Ich begegnete dem Blick des Wachmannes hinter ihr und fuhr zurück. Dieser hob sofort die Hände. »Ihr habt nichts von mir zu befürchten« versprach er und ich nickte klamm. Gräfin la Rovere drückte meine Hand und deutete dem Wachmann einzutreten. Trotz seiner Versprechungen wich ich zurück. In seiner Hand hielt er eine Schale, aus der ein herrlicher Duft ausstieg. Mit meiner letzten Kraft konnte ich verhindern, dass ich mich auf das Essen stürzte.
»Wisst Ihr, was der Minister mit Euch macht, wenn er hiervon erfährt?« fragte ich und trat noch einen Schritt von Wachmann fort. Wahrscheinlich hätte sein letztes Stündlein geschlagen. Gräfin la Rovere stieß einen leisen Fluch in einer Sprache aus, die ich nicht verstand. »Ich sehe nicht dabei zu, wie ein Kind misshandelt wird« erwiderte er und mir lag sofort eine Erwiderung auf der Zunge. Ich schluckte sie hinunter und griff eilig nach der Suppenschale.


5 Tage später

La Roveres Verbündeter war heute Morgen nicht hier gewesen, als mich die Wachen geholt hatten. Es war leichter, seitdem sie nachts zu mir kommen konnte. Zumindest für wenige Stunden. Wenn sie sich an meine Pritsche setzte und mit ihrer dunklen Stimme über Elfen und Kobolde erzählte, fühlte ich mich geborgen. Meistens sprach nur sie, während sie mir über den Kopf oder den Rücken streichelte.
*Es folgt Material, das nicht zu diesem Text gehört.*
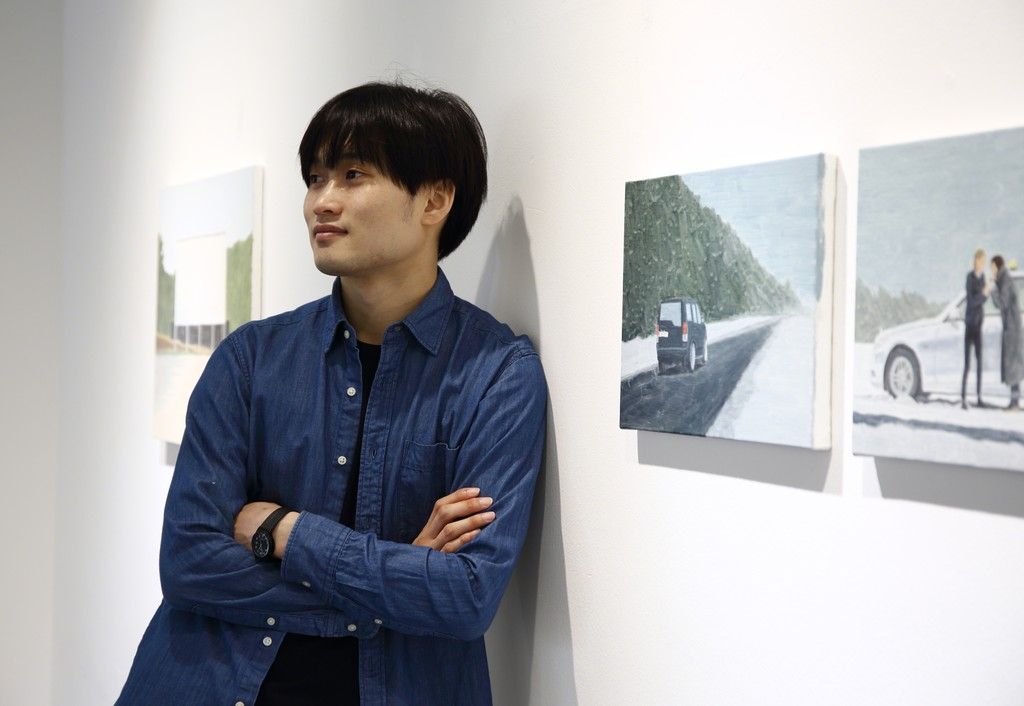 Artist Byungkoo Jeon next to his works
Vergebens versuchte ich, dieses Gefühl der Geborgenheit zurückzuholen. Die Ketten an meinen Händen klirrten und sah verunsichert zwischen den Wachmännern hin und her. Obwohl la Rovere manchmal Essen in meine Zelle schmuggeln konnte, war ich immer noch lächerlich schwach. Die Wache hatte mich Knien lassen, nachdem sie realisiert hatten, dass ich niemals auf meinen eigenen Beinen stehen könnte.
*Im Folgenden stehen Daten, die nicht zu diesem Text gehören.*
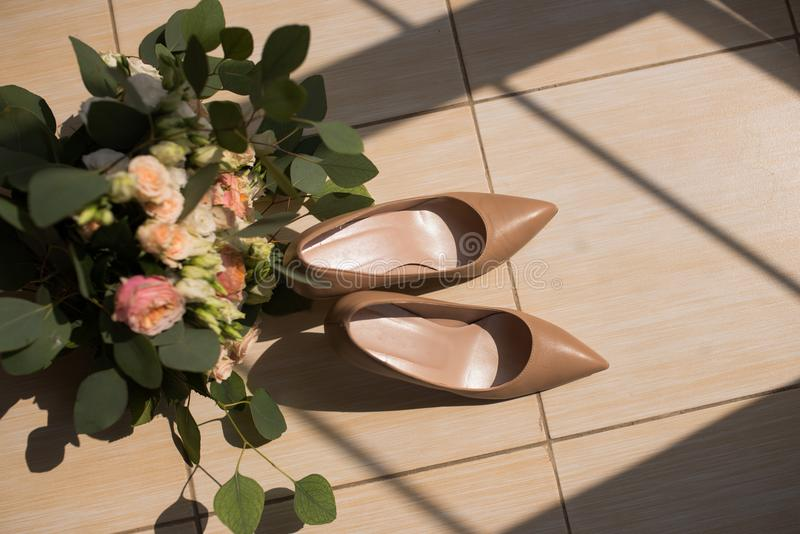 Talons hauts beiges de mariage nuptiale à la mode sur le plancher beige photographie stock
Ein eisiger Windhauch fuhr durch die Zelle, als die Tür aufflog und trieb mir den Gestank von Moder und Tod in die Nase. Wo auch immer ich hier war, ich sollte mich sputen, wieder wegzukommen. »Ich werde dir jetzt solange weh tun, bis du mir brauchbare Informationen lieferst« drohte der Minister. Ich hielt meinen Blick gesenkt. Ich glaube kaum, dass es viel braucht, um mich in Ohnmacht fallen zu lassen. Mein Körper lief auf Sparflamme. Nicht einmal meine Blutungen bekam ich.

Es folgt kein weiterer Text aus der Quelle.